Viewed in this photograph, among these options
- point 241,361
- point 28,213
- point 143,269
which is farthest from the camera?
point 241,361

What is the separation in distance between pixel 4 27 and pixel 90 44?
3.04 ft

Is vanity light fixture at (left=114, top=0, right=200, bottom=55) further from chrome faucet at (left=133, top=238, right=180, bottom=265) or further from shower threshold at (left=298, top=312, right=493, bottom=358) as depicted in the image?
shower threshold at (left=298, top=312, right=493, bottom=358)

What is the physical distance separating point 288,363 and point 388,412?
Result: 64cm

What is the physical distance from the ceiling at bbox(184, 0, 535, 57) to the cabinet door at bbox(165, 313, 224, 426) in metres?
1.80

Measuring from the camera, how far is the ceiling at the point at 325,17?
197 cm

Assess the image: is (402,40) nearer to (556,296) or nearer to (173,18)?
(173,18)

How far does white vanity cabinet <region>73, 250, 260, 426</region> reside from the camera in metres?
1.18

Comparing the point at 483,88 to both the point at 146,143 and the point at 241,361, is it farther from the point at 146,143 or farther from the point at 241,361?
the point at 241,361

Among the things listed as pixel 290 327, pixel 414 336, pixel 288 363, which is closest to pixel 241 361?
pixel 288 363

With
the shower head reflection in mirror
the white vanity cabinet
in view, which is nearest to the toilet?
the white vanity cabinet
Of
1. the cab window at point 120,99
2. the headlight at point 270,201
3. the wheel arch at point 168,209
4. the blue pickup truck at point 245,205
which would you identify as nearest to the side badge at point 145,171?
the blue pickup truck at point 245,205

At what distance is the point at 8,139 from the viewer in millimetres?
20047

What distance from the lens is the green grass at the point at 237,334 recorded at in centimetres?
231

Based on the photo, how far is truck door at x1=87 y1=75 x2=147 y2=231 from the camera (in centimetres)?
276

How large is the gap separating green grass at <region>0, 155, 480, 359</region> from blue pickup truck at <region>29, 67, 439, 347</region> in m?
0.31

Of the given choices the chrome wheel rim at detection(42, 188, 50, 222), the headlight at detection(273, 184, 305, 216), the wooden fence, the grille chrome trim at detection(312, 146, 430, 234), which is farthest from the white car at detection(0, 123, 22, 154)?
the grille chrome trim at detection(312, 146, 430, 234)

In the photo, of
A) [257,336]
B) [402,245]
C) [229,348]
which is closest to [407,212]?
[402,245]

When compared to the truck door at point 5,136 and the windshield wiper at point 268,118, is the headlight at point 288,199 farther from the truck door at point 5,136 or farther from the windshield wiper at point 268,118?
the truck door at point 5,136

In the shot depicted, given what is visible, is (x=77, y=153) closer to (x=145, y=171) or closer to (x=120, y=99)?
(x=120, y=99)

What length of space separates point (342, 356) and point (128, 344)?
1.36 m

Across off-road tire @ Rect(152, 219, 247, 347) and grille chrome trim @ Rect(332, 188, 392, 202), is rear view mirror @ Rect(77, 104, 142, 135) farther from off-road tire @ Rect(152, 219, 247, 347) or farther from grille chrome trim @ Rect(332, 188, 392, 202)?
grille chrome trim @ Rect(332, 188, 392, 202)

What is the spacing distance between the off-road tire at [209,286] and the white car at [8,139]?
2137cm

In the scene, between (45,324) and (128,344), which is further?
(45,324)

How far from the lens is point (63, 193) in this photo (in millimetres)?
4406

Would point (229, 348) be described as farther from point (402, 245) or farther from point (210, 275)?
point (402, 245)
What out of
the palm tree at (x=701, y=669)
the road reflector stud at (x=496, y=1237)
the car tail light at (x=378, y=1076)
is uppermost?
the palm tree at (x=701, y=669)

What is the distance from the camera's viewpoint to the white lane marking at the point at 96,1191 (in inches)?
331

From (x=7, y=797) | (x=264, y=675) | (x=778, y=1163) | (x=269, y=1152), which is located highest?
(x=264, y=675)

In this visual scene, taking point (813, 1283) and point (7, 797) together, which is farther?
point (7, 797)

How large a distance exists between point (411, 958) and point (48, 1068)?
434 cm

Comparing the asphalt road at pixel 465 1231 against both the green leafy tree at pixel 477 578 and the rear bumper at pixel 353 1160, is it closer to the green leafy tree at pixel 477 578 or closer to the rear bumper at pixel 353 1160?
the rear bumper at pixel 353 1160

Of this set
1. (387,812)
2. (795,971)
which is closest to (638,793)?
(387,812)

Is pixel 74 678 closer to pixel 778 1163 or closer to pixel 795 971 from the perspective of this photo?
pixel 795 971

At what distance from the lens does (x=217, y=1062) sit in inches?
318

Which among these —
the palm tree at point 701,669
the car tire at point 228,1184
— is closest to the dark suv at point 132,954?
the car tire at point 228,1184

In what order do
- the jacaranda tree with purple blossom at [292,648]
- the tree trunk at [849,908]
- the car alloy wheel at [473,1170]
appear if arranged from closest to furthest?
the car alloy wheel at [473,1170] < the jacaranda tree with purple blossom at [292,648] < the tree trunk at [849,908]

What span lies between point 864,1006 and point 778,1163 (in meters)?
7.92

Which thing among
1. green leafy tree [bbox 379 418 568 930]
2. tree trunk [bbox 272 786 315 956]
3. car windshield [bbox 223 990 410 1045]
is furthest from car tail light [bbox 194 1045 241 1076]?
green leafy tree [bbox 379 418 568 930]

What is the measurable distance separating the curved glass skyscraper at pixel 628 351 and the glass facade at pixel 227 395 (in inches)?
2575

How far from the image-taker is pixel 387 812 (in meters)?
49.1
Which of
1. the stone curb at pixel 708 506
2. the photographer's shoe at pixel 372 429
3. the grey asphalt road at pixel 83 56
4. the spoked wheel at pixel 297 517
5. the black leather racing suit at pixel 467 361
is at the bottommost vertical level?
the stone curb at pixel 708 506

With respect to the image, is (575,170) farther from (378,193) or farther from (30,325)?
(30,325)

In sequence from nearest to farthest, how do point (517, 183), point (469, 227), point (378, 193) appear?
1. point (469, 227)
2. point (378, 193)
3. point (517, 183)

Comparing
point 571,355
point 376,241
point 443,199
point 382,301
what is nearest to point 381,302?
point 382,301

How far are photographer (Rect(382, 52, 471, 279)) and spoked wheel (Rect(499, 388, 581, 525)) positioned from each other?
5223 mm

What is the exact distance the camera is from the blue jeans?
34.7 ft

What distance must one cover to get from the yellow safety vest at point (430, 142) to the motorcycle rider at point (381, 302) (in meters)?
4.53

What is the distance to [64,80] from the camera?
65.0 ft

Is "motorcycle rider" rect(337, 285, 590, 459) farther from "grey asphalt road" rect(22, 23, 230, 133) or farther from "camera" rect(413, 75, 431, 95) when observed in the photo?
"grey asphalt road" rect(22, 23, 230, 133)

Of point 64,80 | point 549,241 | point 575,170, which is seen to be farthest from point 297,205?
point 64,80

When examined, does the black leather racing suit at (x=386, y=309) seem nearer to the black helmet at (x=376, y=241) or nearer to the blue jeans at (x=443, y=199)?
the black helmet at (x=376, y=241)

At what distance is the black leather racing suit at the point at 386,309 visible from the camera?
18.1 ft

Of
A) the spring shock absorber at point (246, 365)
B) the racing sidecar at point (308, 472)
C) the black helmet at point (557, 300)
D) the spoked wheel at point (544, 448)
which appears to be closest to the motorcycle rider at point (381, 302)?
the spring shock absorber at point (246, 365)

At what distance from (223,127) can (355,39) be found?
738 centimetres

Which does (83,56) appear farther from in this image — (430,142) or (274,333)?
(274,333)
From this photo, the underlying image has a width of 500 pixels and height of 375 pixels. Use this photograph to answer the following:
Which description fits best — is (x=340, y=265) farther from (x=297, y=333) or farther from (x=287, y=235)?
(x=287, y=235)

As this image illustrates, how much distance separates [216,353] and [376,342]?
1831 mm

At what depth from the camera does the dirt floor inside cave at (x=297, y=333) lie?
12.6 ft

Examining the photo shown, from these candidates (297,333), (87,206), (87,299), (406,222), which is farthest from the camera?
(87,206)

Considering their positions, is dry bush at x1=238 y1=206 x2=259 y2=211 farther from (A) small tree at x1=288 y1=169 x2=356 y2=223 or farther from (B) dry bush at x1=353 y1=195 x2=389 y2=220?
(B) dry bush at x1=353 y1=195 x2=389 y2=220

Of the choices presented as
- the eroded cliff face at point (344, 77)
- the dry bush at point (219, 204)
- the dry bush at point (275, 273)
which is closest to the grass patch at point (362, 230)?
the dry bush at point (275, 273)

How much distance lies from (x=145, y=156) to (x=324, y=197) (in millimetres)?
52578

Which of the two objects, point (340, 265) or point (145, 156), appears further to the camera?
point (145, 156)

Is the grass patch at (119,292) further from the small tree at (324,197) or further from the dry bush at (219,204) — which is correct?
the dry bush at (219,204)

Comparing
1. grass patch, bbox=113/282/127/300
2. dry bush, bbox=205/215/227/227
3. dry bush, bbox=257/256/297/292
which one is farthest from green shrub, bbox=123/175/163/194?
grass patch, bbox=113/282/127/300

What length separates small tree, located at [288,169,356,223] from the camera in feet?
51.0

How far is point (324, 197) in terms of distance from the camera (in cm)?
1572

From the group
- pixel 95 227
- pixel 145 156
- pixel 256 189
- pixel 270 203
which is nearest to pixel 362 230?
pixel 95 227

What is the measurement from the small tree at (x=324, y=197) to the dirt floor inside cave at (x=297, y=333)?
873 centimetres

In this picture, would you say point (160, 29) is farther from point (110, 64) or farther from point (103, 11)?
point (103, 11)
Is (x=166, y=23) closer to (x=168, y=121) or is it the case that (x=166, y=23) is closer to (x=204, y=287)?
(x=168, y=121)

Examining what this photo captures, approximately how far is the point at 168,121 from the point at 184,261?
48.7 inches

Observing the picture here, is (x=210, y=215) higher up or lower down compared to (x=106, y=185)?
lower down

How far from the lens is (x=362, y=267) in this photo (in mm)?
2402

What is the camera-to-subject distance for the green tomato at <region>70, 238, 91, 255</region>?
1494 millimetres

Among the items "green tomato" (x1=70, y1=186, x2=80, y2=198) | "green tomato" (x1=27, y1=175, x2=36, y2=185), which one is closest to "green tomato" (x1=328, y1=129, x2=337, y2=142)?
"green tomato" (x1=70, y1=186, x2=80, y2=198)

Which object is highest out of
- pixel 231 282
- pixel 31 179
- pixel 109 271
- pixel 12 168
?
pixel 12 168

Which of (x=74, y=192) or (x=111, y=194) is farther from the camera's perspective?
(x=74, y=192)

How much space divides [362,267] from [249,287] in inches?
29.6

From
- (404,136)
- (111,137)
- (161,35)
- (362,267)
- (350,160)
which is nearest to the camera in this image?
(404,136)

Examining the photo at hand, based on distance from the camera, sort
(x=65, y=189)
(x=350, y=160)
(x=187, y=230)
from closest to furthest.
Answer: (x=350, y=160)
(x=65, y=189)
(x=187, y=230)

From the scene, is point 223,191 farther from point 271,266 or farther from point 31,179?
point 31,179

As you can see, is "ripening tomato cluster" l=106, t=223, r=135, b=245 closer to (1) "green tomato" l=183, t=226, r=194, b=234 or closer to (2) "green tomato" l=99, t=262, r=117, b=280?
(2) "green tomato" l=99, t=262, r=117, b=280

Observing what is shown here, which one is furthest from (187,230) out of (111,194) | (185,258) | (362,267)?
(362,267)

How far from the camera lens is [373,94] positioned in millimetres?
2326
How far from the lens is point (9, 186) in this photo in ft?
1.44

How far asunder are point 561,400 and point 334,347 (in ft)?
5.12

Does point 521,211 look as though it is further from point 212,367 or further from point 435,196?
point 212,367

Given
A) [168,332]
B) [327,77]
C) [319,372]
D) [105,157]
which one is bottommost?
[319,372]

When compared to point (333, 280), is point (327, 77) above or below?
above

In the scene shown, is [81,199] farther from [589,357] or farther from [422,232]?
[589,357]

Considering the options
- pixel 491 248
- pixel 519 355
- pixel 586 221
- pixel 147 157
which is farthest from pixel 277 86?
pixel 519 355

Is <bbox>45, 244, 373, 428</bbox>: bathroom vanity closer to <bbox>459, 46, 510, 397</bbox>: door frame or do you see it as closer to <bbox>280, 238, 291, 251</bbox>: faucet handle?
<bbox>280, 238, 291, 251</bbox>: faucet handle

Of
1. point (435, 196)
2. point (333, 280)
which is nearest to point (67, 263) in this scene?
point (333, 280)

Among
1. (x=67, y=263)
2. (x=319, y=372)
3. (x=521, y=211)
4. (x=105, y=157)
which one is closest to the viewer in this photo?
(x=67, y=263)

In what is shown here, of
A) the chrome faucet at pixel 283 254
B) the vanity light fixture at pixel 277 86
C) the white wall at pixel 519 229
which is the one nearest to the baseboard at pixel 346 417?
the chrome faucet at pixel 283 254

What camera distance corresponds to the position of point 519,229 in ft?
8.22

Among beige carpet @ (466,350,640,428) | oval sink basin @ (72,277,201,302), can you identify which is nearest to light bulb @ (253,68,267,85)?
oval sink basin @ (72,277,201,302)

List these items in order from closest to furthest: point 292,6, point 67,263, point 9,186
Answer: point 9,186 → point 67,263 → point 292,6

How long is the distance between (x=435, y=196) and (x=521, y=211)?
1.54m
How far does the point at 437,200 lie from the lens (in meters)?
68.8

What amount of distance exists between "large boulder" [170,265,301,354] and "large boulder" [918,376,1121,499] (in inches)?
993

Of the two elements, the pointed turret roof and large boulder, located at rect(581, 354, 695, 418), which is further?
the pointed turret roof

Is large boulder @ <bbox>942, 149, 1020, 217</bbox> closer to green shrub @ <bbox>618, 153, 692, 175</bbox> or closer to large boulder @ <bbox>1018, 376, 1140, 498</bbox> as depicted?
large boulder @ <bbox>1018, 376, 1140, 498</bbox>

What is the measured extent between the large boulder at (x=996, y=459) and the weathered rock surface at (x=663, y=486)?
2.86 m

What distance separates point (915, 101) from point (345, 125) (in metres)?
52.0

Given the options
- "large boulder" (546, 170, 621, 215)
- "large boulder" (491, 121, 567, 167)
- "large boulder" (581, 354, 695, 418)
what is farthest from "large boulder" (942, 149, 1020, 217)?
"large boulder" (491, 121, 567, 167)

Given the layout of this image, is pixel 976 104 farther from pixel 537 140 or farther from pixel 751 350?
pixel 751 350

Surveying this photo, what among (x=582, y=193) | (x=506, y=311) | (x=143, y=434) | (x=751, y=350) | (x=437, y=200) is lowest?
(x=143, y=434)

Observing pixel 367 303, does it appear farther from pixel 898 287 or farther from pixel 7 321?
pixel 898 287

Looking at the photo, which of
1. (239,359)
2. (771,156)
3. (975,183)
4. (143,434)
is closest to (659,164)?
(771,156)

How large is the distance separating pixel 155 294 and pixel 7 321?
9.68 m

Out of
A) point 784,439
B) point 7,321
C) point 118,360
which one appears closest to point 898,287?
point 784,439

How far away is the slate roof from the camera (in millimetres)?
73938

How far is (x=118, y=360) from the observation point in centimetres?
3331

● **Set task**
Give back exactly the lines from the one containing "Among beige carpet" to the end of the material, both ends included.

● **The response**
Among beige carpet @ (466,350,640,428) | oval sink basin @ (72,277,201,302), can you identify which is nearest to light bulb @ (253,68,267,85)?
oval sink basin @ (72,277,201,302)

List these items in order from closest to furthest: point 292,6, point 67,263, point 9,186
Answer: point 9,186 → point 67,263 → point 292,6

How long is the distance between (x=435, y=196) and (x=521, y=211)?
1.54m
How far does the point at 437,200 lie from the lens (in meters)?
68.8

What amount of distance exists between "large boulder" [170,265,301,354] and "large boulder" [918,376,1121,499] (in inches)?
993

Of the two elements, the pointed turret roof and large boulder, located at rect(581, 354, 695, 418), which is further?
the pointed turret roof

Is large boulder @ <bbox>942, 149, 1020, 217</bbox> closer to green shrub @ <bbox>618, 153, 692, 175</bbox> or closer to large boulder @ <bbox>1018, 376, 1140, 498</bbox> as depicted?
large boulder @ <bbox>1018, 376, 1140, 498</bbox>

What is the measured extent between the large boulder at (x=996, y=459) and the weathered rock surface at (x=663, y=486)?
2.86 m

What distance separates point (915, 101) from point (345, 125) (in metres)?
52.0

Given the options
- "large boulder" (546, 170, 621, 215)
- "large boulder" (491, 121, 567, 167)
- "large boulder" (581, 354, 695, 418)
what is farthest from "large boulder" (942, 149, 1020, 217)?
"large boulder" (491, 121, 567, 167)

Given the layout of this image, is pixel 976 104 farther from pixel 537 140 or farther from pixel 751 350?
pixel 751 350

Surveying this photo, what among (x=582, y=193) | (x=506, y=311) | (x=143, y=434) | (x=751, y=350) | (x=437, y=200) is lowest?
(x=143, y=434)

Observing pixel 367 303, does it appear farther from pixel 898 287 or farther from pixel 7 321?
pixel 898 287

Looking at the photo, which of
1. (239,359)
2. (771,156)
3. (975,183)
4. (143,434)
is closest to (659,164)?
(771,156)

How large is the distance separating pixel 155 294 and pixel 7 321?
9.68 m

Out of
A) point 784,439
B) point 7,321
C) point 118,360
which one appears closest to point 898,287?
point 784,439

How far away is the slate roof from the camera (in millimetres)?
73938

How far is (x=118, y=360) from the observation point in centimetres?
3331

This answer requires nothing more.